
    92 Teilnehmer, darunter unter anderem Vertreter aus der ambulanten und stationären Eingliederungshilfe, Schulsozialarbeit, Schulen, Jugendwerkstatt, Substitutionspraxen, Suchtberatungsstelle des Kreises und der Städteregion Aachen, der Psychiatrie, Bewährungshilfe und JVA, hatten sich im Vorfeld angemeldet. Dies zeigte das große Interesse an dem Suchtforum, veranstaltet von der Beratungsstelle für Suchtfragen in Trägerschaft des Caritasverbandes für die Region Heinsberg e.V. in Kooperation mit dem Diakonischen Werk des Kirchenkreises Jülich, das wie Hückelhovens Bürgermeister Bernd Jansen in seinem  Grußwort herausstellte „ein Netzwerk des Austauschs“ ist. Es gehe letztendlich darum, jenen Menschen, die abhängig von Suchtmitteln oder auch Opioiden wie Schmerzmittel seien, zu helfen. Eine wichtige Anlaufstelle sei da die Suchtberatungsstelle, so der Bürgermeister. Diese werde in letzter Zeit auch von Klienten unterschiedlichen Alters wegen einer Opiatabhängigkeit aufgesucht, verdeutlichte Marlies Trapp¸ Leiterin der Suchtberatungsstelle. Diese damit verbundenen „schockierenden Erfahrungen“ hätten zum Thema des Suchtforums geführt.

Gespeicherte Dateneinträge:
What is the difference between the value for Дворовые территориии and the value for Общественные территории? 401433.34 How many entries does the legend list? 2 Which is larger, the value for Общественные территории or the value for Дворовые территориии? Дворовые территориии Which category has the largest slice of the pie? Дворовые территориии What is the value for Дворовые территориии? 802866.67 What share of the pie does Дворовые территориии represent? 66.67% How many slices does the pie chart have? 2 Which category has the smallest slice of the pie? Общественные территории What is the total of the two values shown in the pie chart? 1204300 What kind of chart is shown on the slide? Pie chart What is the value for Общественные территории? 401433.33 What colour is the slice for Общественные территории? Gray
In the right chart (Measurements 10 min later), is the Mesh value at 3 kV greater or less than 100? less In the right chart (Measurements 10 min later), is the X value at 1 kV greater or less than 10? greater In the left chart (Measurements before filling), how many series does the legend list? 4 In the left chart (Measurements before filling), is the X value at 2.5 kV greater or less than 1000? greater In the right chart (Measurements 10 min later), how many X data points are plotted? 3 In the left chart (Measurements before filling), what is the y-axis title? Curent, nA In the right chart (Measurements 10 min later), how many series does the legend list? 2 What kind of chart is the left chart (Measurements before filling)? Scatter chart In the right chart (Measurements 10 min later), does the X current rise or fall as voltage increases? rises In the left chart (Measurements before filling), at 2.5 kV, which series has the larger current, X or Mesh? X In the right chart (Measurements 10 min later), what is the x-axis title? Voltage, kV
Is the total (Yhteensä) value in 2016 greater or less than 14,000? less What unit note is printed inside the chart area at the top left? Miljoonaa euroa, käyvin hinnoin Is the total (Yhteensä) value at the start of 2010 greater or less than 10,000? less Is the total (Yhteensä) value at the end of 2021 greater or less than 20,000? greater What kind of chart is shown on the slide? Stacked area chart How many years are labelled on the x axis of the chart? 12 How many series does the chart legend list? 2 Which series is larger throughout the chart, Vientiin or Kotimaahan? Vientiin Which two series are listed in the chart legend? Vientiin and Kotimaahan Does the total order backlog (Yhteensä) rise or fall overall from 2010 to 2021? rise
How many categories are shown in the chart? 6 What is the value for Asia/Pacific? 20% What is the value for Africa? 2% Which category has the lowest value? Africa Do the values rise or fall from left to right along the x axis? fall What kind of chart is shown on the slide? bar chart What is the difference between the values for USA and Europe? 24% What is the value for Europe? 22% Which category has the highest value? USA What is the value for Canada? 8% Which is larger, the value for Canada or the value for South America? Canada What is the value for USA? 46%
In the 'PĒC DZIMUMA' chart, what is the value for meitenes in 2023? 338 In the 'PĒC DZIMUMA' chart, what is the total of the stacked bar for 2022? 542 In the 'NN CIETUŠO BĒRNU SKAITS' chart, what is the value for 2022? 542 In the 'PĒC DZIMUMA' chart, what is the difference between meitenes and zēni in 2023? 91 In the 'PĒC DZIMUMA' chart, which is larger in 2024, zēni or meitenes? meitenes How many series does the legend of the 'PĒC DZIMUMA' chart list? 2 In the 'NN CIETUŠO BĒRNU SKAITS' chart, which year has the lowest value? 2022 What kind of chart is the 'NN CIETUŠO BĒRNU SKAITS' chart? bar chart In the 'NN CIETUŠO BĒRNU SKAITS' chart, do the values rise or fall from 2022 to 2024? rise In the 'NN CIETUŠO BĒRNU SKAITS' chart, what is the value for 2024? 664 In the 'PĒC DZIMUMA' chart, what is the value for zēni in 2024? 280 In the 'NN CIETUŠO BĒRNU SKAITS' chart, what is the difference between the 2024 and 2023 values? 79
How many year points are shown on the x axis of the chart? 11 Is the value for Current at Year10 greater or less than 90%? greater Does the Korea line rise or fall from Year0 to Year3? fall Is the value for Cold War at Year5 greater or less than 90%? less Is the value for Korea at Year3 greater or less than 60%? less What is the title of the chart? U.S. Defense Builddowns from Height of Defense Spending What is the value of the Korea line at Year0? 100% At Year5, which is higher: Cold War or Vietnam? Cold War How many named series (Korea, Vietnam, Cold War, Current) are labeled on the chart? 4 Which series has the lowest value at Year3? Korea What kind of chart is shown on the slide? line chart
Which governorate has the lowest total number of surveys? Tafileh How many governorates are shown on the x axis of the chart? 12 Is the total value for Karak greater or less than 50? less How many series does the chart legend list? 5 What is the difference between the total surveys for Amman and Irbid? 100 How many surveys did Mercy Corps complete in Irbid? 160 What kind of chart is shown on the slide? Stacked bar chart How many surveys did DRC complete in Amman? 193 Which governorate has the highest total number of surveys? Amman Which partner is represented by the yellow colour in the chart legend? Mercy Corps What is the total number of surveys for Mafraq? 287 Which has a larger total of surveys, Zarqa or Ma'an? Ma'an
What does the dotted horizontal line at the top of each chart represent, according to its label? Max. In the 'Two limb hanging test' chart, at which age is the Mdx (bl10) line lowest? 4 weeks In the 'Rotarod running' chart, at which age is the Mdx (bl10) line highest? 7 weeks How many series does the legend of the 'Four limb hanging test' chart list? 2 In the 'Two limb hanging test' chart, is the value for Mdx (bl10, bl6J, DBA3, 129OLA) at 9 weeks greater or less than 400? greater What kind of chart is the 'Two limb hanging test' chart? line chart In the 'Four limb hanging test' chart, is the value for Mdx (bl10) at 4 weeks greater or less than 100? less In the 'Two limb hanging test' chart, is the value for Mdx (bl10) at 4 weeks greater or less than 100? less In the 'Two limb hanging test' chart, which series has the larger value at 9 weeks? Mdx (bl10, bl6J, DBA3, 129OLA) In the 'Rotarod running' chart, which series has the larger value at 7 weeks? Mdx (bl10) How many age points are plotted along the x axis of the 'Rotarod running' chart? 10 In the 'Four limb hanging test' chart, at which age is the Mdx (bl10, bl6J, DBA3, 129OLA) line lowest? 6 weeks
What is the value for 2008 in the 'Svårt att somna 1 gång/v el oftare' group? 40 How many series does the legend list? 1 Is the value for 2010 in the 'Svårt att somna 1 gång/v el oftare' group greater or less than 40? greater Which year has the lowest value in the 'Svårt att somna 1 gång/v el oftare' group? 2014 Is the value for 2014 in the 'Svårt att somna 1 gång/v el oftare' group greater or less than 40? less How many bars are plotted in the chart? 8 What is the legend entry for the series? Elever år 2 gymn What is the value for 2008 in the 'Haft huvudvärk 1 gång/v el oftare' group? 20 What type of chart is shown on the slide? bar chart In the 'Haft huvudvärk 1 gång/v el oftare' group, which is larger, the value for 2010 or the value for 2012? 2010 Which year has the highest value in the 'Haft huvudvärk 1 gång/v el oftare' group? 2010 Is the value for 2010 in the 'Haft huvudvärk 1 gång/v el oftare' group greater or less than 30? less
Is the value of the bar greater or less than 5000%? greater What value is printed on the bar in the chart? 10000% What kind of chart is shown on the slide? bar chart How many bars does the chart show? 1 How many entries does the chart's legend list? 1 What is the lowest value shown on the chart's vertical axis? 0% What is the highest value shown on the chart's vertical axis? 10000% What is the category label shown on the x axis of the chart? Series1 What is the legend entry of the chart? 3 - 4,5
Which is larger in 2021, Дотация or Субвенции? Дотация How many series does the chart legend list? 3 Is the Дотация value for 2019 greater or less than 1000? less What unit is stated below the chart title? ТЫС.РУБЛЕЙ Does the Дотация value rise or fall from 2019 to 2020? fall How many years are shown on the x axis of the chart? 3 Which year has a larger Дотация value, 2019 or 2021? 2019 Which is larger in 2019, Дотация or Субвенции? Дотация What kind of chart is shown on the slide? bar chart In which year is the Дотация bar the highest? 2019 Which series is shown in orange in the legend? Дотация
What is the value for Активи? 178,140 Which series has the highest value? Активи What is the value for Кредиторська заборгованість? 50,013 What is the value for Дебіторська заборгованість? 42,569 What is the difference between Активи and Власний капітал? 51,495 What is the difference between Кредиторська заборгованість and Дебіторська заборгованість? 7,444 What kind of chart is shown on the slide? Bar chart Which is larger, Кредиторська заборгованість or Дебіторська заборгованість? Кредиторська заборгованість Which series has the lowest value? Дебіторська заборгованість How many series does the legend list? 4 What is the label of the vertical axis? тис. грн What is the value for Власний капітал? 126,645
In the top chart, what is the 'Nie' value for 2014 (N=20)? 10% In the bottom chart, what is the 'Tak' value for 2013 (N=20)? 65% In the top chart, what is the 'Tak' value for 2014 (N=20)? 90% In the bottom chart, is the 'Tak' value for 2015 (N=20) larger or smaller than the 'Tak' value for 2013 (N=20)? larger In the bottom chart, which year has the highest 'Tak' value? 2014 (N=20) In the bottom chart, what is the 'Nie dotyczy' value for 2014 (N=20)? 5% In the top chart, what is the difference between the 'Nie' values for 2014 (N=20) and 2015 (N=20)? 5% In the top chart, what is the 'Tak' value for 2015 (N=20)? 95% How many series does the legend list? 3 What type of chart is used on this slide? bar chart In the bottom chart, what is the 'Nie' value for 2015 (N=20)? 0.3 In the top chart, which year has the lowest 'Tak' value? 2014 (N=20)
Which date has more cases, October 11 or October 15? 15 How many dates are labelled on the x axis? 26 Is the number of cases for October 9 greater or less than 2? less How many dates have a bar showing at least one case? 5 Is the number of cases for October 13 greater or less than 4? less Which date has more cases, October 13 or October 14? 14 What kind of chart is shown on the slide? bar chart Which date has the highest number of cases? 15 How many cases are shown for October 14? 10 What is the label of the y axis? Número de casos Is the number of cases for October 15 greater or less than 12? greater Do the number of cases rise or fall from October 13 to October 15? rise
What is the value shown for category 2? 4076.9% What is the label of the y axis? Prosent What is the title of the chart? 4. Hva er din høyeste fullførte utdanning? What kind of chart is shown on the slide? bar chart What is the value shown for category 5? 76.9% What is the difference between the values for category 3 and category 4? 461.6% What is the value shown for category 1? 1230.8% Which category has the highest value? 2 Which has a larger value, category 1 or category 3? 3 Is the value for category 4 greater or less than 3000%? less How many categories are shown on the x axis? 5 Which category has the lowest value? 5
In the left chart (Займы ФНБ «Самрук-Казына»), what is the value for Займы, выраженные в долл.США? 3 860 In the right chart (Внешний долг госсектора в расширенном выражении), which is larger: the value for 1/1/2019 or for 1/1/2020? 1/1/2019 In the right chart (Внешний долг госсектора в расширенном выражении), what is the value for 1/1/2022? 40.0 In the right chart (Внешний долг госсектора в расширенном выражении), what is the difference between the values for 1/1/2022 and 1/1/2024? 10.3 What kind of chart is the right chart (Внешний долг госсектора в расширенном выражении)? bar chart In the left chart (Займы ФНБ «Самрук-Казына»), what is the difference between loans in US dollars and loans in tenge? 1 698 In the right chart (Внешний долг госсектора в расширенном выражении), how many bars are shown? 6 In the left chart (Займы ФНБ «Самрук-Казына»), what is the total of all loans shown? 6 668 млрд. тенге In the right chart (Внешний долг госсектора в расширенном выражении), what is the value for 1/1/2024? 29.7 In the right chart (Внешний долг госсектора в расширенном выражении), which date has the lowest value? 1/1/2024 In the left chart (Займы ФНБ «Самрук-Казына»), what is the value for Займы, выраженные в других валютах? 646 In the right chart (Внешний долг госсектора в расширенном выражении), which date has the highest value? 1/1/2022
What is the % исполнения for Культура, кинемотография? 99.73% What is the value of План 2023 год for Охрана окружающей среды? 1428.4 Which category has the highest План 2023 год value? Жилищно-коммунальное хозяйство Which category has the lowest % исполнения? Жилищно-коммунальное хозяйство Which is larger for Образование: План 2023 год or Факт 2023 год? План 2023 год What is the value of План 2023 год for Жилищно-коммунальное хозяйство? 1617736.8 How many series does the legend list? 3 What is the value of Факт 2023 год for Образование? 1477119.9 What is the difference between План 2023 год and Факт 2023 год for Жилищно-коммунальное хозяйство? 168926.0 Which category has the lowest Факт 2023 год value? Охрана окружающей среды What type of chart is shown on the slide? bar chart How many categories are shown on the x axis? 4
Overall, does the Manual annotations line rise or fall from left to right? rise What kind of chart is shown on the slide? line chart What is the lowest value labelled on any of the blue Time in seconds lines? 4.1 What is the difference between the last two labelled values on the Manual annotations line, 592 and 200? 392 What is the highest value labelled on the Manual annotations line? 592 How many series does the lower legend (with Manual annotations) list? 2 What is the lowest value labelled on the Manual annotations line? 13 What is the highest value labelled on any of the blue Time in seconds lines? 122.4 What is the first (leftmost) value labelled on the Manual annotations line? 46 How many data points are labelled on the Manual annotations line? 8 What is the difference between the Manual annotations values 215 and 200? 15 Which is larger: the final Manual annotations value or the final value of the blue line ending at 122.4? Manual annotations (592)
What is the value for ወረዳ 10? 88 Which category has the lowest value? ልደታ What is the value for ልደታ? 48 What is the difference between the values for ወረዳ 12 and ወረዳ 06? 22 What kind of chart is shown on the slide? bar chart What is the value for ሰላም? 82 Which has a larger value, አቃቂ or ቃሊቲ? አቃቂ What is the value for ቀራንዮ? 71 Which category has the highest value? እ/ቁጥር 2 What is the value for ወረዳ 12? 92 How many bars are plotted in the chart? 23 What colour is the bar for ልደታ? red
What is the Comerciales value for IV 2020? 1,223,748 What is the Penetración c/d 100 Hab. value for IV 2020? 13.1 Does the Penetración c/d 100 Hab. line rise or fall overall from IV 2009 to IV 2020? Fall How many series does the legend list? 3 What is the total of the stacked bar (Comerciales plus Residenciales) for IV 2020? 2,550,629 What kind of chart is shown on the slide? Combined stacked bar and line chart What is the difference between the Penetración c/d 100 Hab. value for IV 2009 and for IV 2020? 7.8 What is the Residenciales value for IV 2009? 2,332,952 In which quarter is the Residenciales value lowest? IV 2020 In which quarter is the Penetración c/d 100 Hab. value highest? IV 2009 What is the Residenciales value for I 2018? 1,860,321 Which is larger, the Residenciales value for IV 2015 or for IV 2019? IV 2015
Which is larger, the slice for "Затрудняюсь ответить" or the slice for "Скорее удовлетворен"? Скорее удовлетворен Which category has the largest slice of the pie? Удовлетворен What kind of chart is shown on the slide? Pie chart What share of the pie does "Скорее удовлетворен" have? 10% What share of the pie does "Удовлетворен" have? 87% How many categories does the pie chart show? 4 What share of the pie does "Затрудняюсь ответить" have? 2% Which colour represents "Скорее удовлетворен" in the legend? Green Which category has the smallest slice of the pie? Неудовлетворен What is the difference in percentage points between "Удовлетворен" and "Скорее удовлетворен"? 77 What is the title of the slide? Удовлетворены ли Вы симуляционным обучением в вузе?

**AUFGABENSTELLUNG:**
Bitte setze den Bericht über das Suchtforum nach seinem letzten Satz fort. Die Datensätze spielen hierfür keine Rolle.

**ANTWORT:**
    Was genau synthetische Opioide sind, dies verdeutlichte Dr. Heinrich Elsner, Facharzt für Allgemeinmedizin, Psychiatrie und Psychotherapie, Schwerpunkt Suchtmedizin. Er zeigte auf, dass in einigen Lebensmitteln wie Bitterorange und Koffein Opioide in niedriger Dosierung enthalten sind, deren alltäglicher Konsum nicht gleichzusetzen ist mit einer Sucht. Er grenzte diese ab zu den psychoaktiven Substanzen wie Opioiden (z.B. Heroin, Medikamente), Alkohol, Cannabinoide, Sedativa, Schlafmittel und Halluzinogene. Und unterschied dabei nochmals die rezeptfreien Medikamente wie Paracetamol und Ibuprofen und Imodium gegen Durchfall von den rezeptpflichtigen wie Tramadol und Tilidin, die beide in der Schmerztherapie Anwendung finden. Dr. Elsner klärte über die Nebenwirkung „Sucht“ solcher Medikamente bzw. Opioide auf und darüber, dass einige dieser Mittel – auch der frei verkäuflichen – ganz einfach mit wenigen Dazutun in Opiate umgewandelt werden können. In der Apotheke oder im Internet gebe es viele Medikamente, die der, „der sein Leben nicht aushalten kann und will“, missbrauchen könne, so der Referent.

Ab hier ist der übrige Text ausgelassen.